> _TASK TO CARRY OUT_: Everything in the listing that follows should be reproduced exactly except the pictures.

> _RAW DATA_:
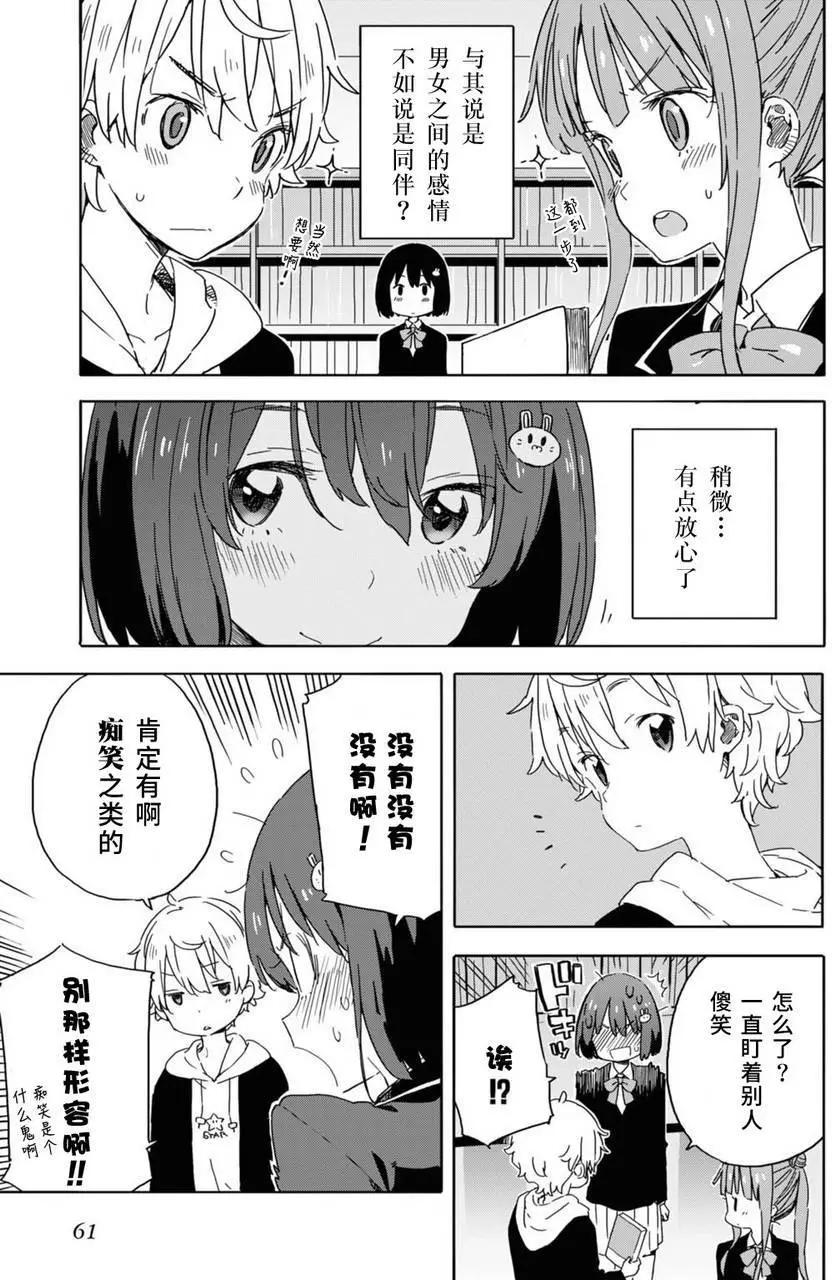 《这个美术部有问题！》第22回 第5页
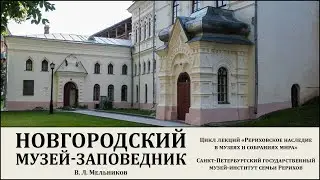 Лекция «Рериховское наследие в Новгородском гос. объединённом музее-заповеднике (Великий Новгород)»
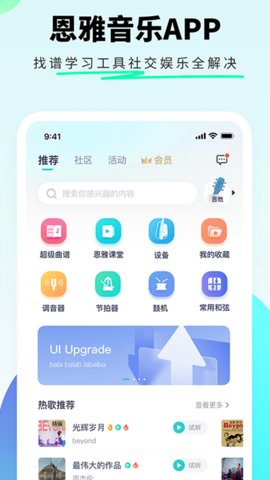 恩雅音乐
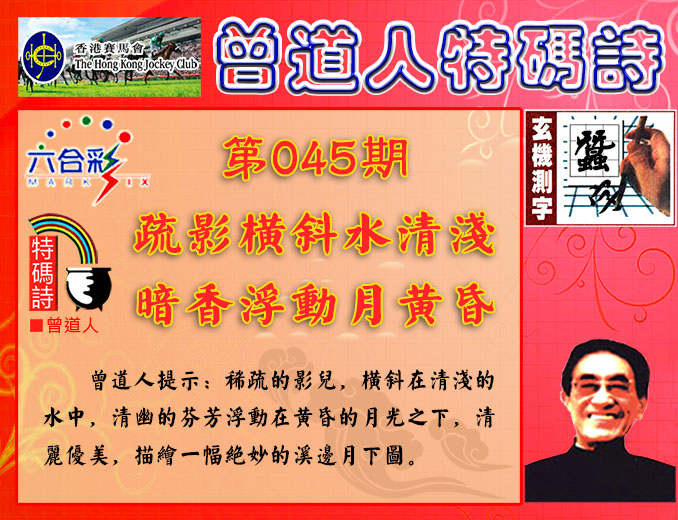 045�ڣ������������+����������ʫ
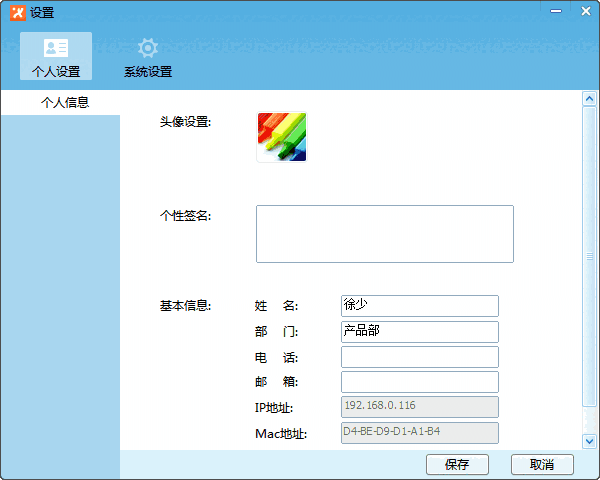 飞鸽传书32位7.0.230725
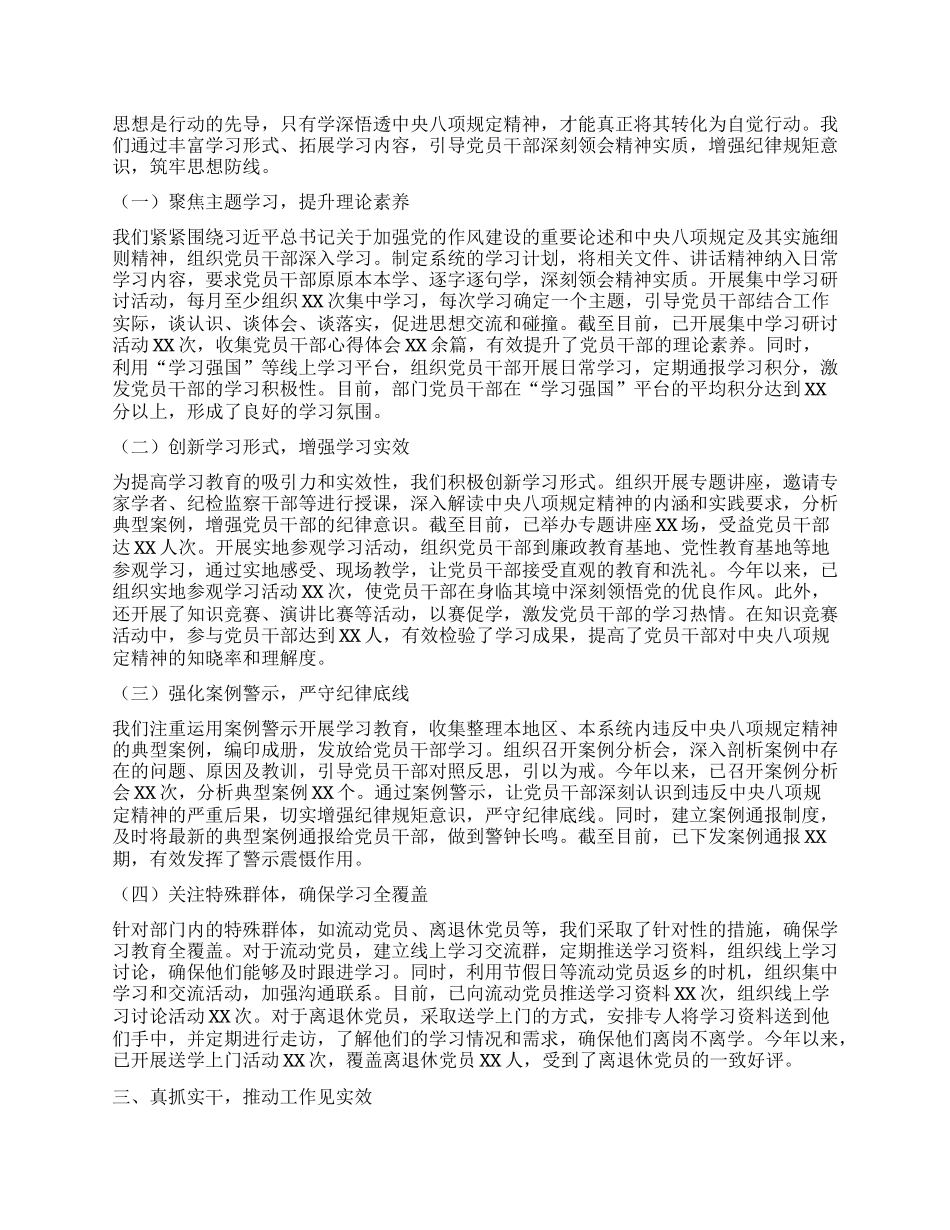 在全县深入贯彻中央XXXX精神学习教育工作推进会上的汇报发言.docx_第2页
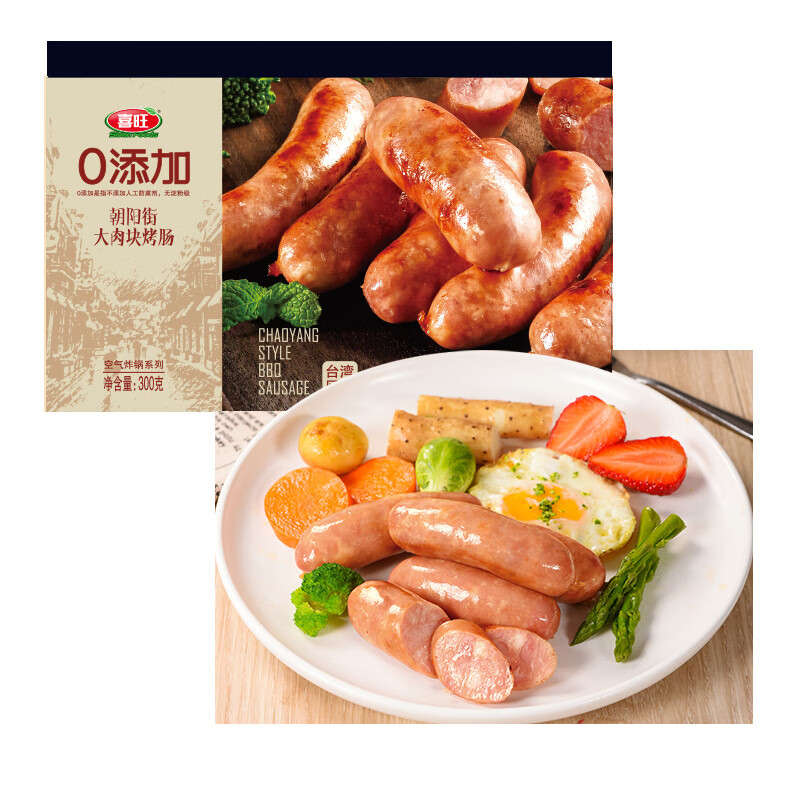 喜旺朝阳街大块肉烤肠台湾风味(冷冻品)0添加肉灌肠零食早餐 300g*2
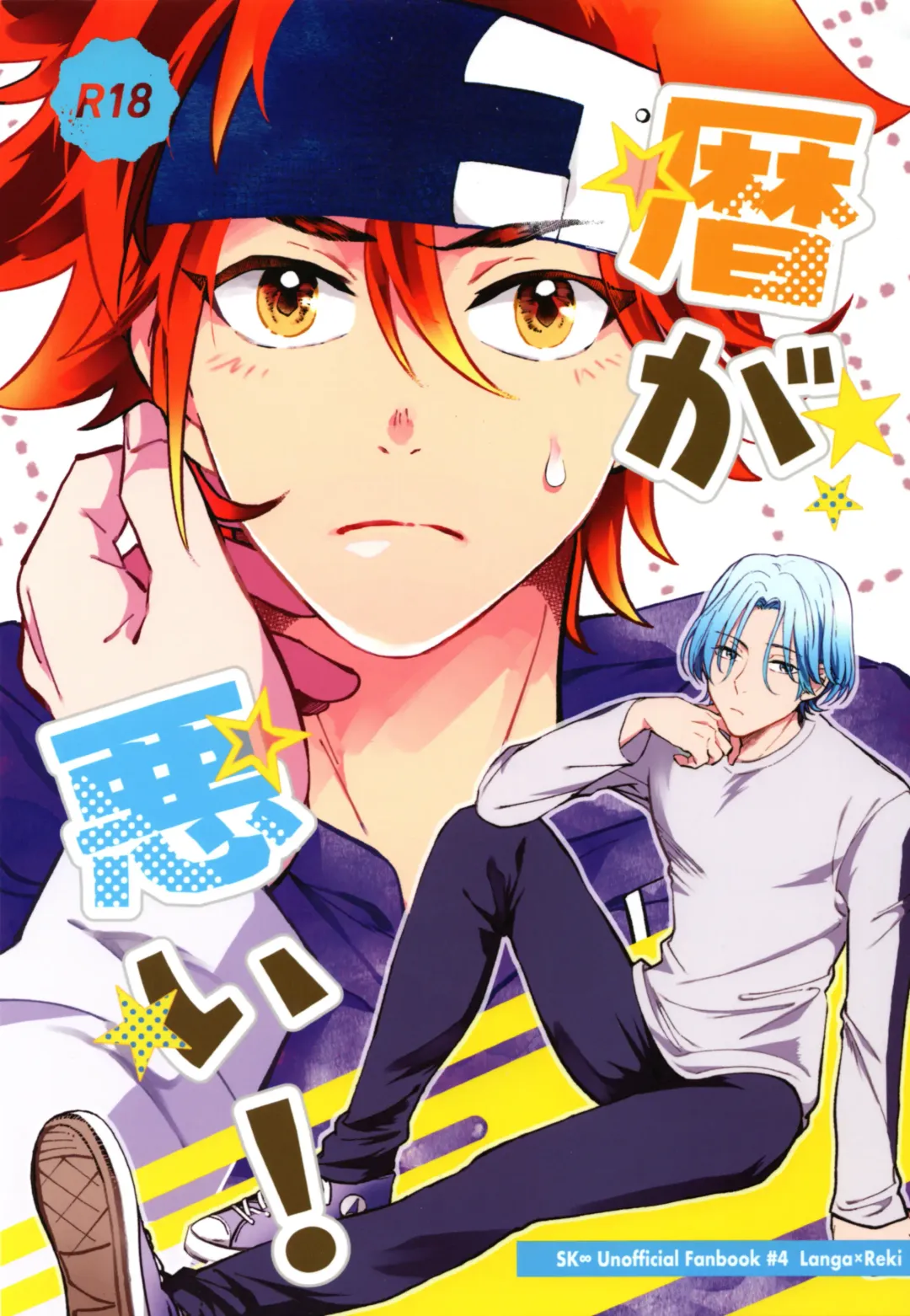 Reki ga Warui! Fhentai - Page 1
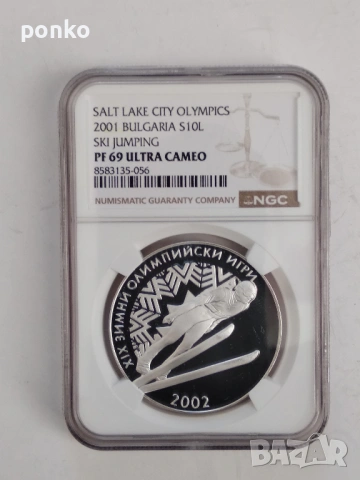 ТОР Сертифицирани монети , снимка 9 - Нумизматика и бонистика - 53155993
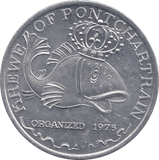 1976 NEW ORLEANS MARDI GRAS TOKEN - OTHER TOKENS - Cambridgeshire Coins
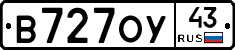 В727ОУ43 - 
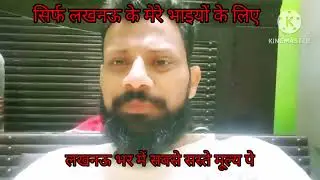 Led tv repairing work salman electronics lucknow| salman electronics lucknow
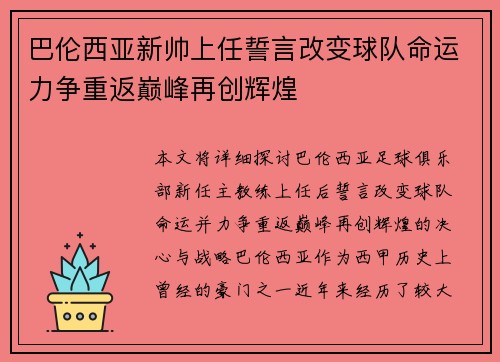 巴伦西亚新帅上任誓言改变球队命运力争重返巅峰再创辉煌
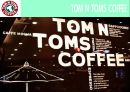 (A+) [탐앤탐스 (TOM N TOMS COFFEE) 마케팅전략] 자사분석/커피제품 시장분석/국내 원두커피 시장규모와 현황/4P/SWOT/STP/경쟁사분석/성공요인분석.pptx 1페이지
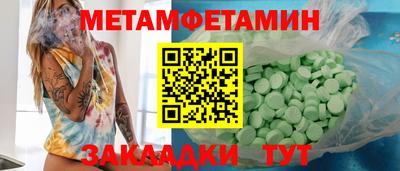 гидропоника Берёзовский
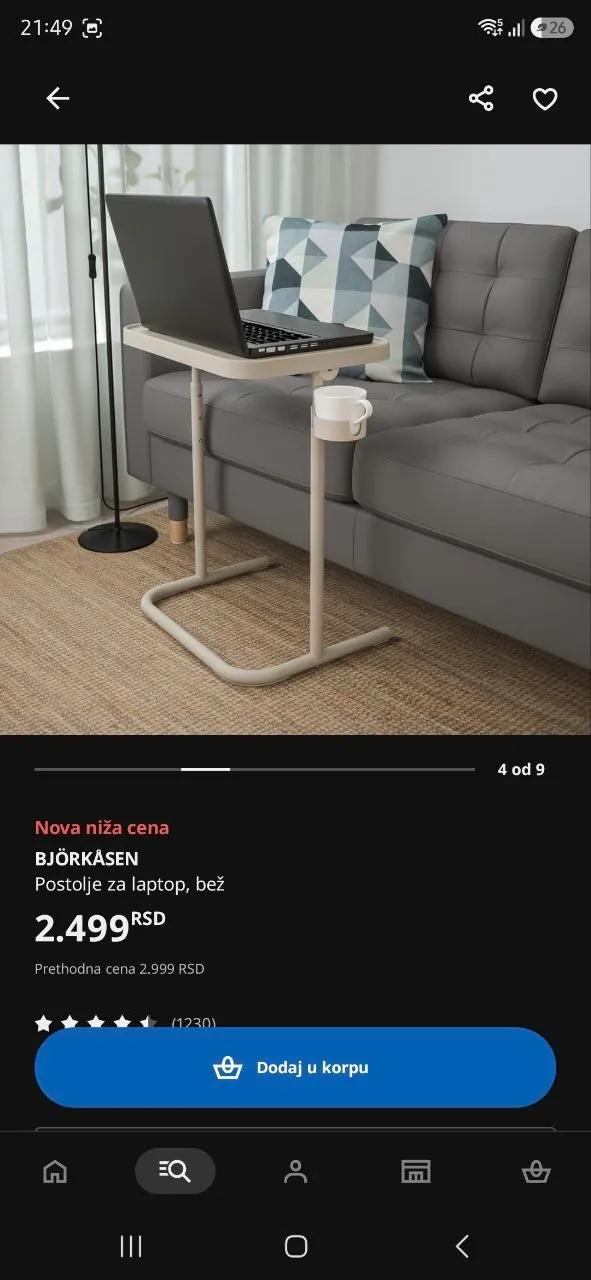 Подставка для ноутбука IKEA BJÖRKÅSEN бежевая 2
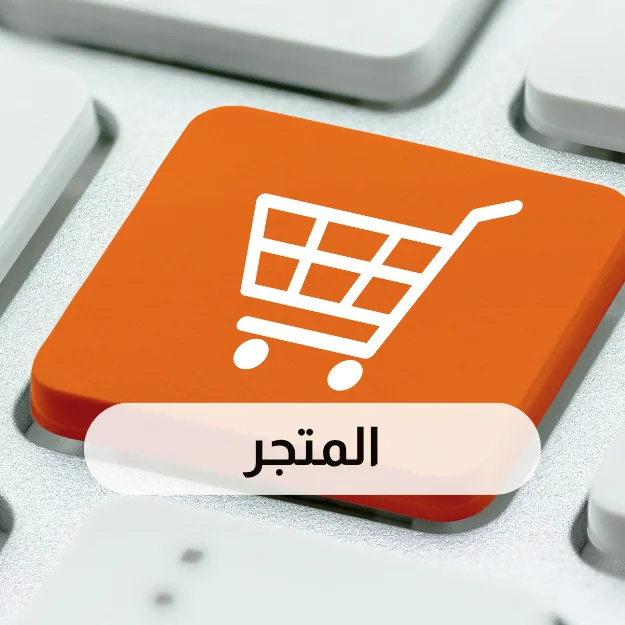 المتجر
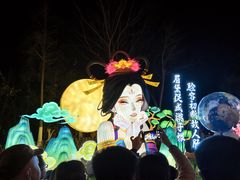 -武汉园博园(武汉自然博物馆)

> _RESPONSE TO THIS TASK_:
 《这个美术部有问题！》第22回 第5页
 Лекция «Рериховское наследие в Новгородском гос. объединённом музее-заповеднике (Великий Новгород)»
 恩雅音乐
 045�ڣ������������+����������ʫ
 飞鸽传书32位7.0.230725
 在全县深入贯彻中央XXXX精神学习教育工作推进会上的汇报发言.docx_第2页
 喜旺朝阳街大块肉烤肠台湾风味(冷冻品)0添加肉灌肠零食早餐 300g*2
 Reki ga Warui! Fhentai - Page 1
 ТОР Сертифицирани монети , снимка 9 - Нумизматика и бонистика - 53155993
 1976 NEW ORLEANS MARDI GRAS TOKEN - OTHER TOKENS - Cambridgeshire Coins
 В727ОУ43 - 
 Led tv repairing work salman electronics lucknow| salman electronics lucknow
 巴伦西亚新帅上任誓言改变球队命运力争重返巅峰再创辉煌
 (A+) [탐앤탐스 (TOM N TOMS COFFEE) 마케팅전략] 자사분석/커피제품 시장분석/국내 원두커피 시장규모와 현황/4P/SWOT/STP/경쟁사분석/성공요인분석.pptx 1페이지
 гидропоника Берёзовский
 Подставка для ноутбука IKEA BJÖRKÅSEN бежевая 2
 المتجر
 -武汉园博园(武汉自然博物馆)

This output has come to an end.